(Data items)
○ ○ ○ ○ ○ ○ ○
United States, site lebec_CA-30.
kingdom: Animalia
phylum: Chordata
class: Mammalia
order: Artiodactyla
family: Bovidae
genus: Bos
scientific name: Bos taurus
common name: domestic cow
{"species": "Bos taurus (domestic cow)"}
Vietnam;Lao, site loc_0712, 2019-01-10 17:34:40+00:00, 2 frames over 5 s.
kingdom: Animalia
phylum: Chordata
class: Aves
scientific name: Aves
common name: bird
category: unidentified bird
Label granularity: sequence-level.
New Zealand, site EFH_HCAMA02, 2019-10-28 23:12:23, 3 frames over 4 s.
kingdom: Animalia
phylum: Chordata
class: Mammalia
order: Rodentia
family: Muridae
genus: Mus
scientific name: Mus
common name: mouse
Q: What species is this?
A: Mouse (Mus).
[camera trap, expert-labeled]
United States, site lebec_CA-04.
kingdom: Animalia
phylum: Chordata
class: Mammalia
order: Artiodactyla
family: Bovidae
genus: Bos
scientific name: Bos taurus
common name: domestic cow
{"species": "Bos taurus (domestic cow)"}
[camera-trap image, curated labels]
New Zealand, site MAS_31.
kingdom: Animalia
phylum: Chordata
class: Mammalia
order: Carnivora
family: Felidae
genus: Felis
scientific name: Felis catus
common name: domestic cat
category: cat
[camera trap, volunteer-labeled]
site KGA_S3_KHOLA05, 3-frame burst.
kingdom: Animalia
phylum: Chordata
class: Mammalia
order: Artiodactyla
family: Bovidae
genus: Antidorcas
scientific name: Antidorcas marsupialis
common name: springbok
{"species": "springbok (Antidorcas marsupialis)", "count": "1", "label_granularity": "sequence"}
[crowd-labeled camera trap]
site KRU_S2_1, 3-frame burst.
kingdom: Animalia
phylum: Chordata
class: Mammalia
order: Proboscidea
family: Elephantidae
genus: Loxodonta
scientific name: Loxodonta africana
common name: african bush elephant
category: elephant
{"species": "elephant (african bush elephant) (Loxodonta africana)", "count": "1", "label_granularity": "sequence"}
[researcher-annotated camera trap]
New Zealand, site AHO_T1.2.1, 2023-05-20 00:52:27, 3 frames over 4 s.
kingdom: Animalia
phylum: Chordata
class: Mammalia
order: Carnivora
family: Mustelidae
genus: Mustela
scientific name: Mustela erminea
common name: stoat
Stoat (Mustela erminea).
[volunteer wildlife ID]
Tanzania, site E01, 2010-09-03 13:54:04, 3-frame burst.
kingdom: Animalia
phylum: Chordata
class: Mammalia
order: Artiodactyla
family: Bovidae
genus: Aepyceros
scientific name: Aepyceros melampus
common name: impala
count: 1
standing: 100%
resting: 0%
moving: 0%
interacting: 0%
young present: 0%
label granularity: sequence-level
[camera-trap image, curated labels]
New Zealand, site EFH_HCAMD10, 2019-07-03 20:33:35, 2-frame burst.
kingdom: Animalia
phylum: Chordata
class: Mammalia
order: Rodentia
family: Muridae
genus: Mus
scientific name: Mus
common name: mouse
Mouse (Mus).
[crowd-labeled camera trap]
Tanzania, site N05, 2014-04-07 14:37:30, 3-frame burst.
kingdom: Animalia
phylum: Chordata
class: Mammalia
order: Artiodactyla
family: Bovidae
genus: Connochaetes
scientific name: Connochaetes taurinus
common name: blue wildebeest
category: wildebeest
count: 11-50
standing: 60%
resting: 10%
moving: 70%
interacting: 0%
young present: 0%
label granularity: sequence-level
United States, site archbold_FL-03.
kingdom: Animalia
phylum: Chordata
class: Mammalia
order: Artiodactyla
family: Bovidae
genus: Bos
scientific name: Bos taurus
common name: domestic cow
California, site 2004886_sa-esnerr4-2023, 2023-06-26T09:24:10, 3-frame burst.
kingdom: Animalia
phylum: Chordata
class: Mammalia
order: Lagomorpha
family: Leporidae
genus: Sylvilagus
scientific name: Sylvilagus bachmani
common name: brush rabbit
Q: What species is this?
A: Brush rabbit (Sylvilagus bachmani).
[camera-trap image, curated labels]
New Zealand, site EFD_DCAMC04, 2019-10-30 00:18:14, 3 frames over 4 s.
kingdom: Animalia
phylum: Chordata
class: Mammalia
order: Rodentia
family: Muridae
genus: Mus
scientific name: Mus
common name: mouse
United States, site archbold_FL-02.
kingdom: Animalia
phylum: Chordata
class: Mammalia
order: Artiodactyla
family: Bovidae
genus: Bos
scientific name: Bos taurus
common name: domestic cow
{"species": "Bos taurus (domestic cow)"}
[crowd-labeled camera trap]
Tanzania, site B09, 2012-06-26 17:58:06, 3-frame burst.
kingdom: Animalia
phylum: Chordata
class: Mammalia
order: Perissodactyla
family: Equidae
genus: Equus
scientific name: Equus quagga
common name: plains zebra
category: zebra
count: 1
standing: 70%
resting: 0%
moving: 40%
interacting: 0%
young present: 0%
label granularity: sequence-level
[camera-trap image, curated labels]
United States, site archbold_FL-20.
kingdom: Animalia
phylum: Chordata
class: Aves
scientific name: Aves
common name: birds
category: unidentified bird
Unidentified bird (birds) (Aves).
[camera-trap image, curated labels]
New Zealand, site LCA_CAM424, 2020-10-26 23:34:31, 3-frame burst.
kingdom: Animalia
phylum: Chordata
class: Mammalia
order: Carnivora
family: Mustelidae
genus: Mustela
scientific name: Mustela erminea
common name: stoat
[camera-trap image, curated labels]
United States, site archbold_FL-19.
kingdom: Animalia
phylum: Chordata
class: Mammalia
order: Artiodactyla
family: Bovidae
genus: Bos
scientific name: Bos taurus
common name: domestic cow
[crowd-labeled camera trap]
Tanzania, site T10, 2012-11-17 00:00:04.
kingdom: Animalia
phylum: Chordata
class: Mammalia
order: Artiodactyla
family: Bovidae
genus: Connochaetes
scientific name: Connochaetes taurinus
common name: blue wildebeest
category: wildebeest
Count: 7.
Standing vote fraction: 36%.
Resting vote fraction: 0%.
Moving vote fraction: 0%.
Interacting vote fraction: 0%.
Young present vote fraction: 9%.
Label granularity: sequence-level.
○ ○ ○ ○ ○ ○ ○
## What is expected
Repeat the data word for word.

## Reply to the task
United States, site lebec_CA-30.
kingdom: Animalia
phylum: Chordata
class: Mammalia
order: Artiodactyla
family: Bovidae
genus: Bos
scientific name: Bos taurus
common name: domestic cow
{"species": "Bos taurus (domestic cow)"}
Vietnam;Lao, site loc_0712, 2019-01-10 17:34:40+00:00, 2 frames over 5 s.
kingdom: Animalia
phylum: Chordata
class: Aves
scientific name: Aves
common name: bird
category: unidentified bird
Label granularity: sequence-level.
New Zealand, site EFH_HCAMA02, 2019-10-28 23:12:23, 3 frames over 4 s.
kingdom: Animalia
phylum: Chordata
class: Mammalia
order: Rodentia
family: Muridae
genus: Mus
scientific name: Mus
common name: mouse
Q: What species is this?
A: Mouse (Mus).
[camera trap, expert-labeled]
United States, site lebec_CA-04.
kingdom: Animalia
phylum: Chordata
class: Mammalia
order: Artiodactyla
family: Bovidae
genus: Bos
scientific name: Bos taurus
common name: domestic cow
{"species": "Bos taurus (domestic cow)"}
[camera-trap image, curated labels]
New Zealand, site MAS_31.
kingdom: Animalia
phylum: Chordata
class: Mammalia
order: Carnivora
family: Felidae
genus: Felis
scientific name: Felis catus
common name: domestic cat
category: cat
[camera trap, volunteer-labeled]
site KGA_S3_KHOLA05, 3-frame burst.
kingdom: Animalia
phylum: Chordata
class: Mammalia
order: Artiodactyla
family: Bovidae
genus: Antidorcas
scientific name: Antidorcas marsupialis
common name: springbok
{"species": "springbok (Antidorcas marsupialis)", "count": "1", "label_granularity": "sequence"}
[crowd-labeled camera trap]
site KRU_S2_1, 3-frame burst.
kingdom: Animalia
phylum: Chordata
class: Mammalia
order: Proboscidea
family: Elephantidae
genus: Loxodonta
scientific name: Loxodonta africana
common name: african bush elephant
category: elephant
{"species": "elephant (african bush elephant) (Loxodonta africana)", "count": "1", "label_granularity": "sequence"}
[researcher-annotated camera trap]
New Zealand, site AHO_T1.2.1, 2023-05-20 00:52:27, 3 frames over 4 s.
kingdom: Animalia
phylum: Chordata
class: Mammalia
order: Carnivora
family: Mustelidae
genus: Mustela
scientific name: Mustela erminea
common name: stoat
Stoat (Mustela erminea).
[volunteer wildlife ID]
Tanzania, site E01, 2010-09-03 13:54:04, 3-frame burst.
kingdom: Animalia
phylum: Chordata
class: Mammalia
order: Artiodactyla
family: Bovidae
genus: Aepyceros
scientific name: Aepyceros melampus
common name: impala
count: 1
standing: 100%
resting: 0%
moving: 0%
interacting: 0%
young present: 0%
label granularity: sequence-level
[camera-trap image, curated labels]
New Zealand, site EFH_HCAMD10, 2019-07-03 20:33:35, 2-frame burst.
kingdom: Animalia
phylum: Chordata
class: Mammalia
order: Rodentia
family: Muridae
genus: Mus
scientific name: Mus
common name: mouse
Mouse (Mus).
[crowd-labeled camera trap]
Tanzania, site N05, 2014-04-07 14:37:30, 3-frame burst.
kingdom: Animalia
phylum: Chordata
class: Mammalia
order: Artiodactyla
family: Bovidae
genus: Connochaetes
scientific name: Connochaetes taurinus
common name: blue wildebeest
category: wildebeest
count: 11-50
standing: 60%
resting: 10%
moving: 70%
interacting: 0%
young present: 0%
label granularity: sequence-level
United States, site archbold_FL-03.
kingdom: Animalia
phylum: Chordata
class: Mammalia
order: Artiodactyla
family: Bovidae
genus: Bos
scientific name: Bos taurus
common name: domestic cow
California, site 2004886_sa-esnerr4-2023, 2023-06-26T09:24:10, 3-frame burst.
kingdom: Animalia
phylum: Chordata
class: Mammalia
order: Lagomorpha
family: Leporidae
genus: Sylvilagus
scientific name: Sylvilagus bachmani
common name: brush rabbit
Q: What species is this?
A: Brush rabbit (Sylvilagus bachmani).
[camera-trap image, curated labels]
New Zealand, site EFD_DCAMC04, 2019-10-30 00:18:14, 3 frames over 4 s.
kingdom: Animalia
phylum: Chordata
class: Mammalia
order: Rodentia
family: Muridae
genus: Mus
scientific name: Mus
common name: mouse
United States, site archbold_FL-02.
kingdom: Animalia
phylum: Chordata
class: Mammalia
order: Artiodactyla
family: Bovidae
genus: Bos
scientific name: Bos taurus
common name: domestic cow
{"species": "Bos taurus (domestic cow)"}
[crowd-labeled camera trap]
Tanzania, site B09, 2012-06-26 17:58:06, 3-frame burst.
kingdom: Animalia
phylum: Chordata
class: Mammalia
order: Perissodactyla
family: Equidae
genus: Equus
scientific name: Equus quagga
common name: plains zebra
category: zebra
count: 1
standing: 70%
resting: 0%
moving: 40%
interacting: 0%
young present: 0%
label granularity: sequence-level
[camera-trap image, curated labels]
United States, site archbold_FL-20.
kingdom: Animalia
phylum: Chordata
class: Aves
scientific name: Aves
common name: birds
category: unidentified bird
Unidentified bird (birds) (Aves).
[camera-trap image, curated labels]
New Zealand, site LCA_CAM424, 2020-10-26 23:34:31, 3-frame burst.
kingdom: Animalia
phylum: Chordata
class: Mammalia
order: Carnivora
family: Mustelidae
genus: Mustela
scientific name: Mustela erminea
common name: stoat
[camera-trap image, curated labels]
United States, site archbold_FL-19.
kingdom: Animalia
phylum: Chordata
class: Mammalia
order: Artiodactyla
family: Bovidae
genus: Bos
scientific name: Bos taurus
common name: domestic cow
[crowd-labeled camera trap]
Tanzania, site T10, 2012-11-17 00:00:04.
kingdom: Animalia
phylum: Chordata
class: Mammalia
order: Artiodactyla
family: Bovidae
genus: Connochaetes
scientific name: Connochaetes taurinus
common name: blue wildebeest
category: wildebeest
Count: 7.
Standing vote fraction: 36%.
Resting vote fraction: 0%.
Moving vote fraction: 0%.
Interacting vote fraction: 0%.
Young present vote fraction: 9%.
Label granularity: sequence-level.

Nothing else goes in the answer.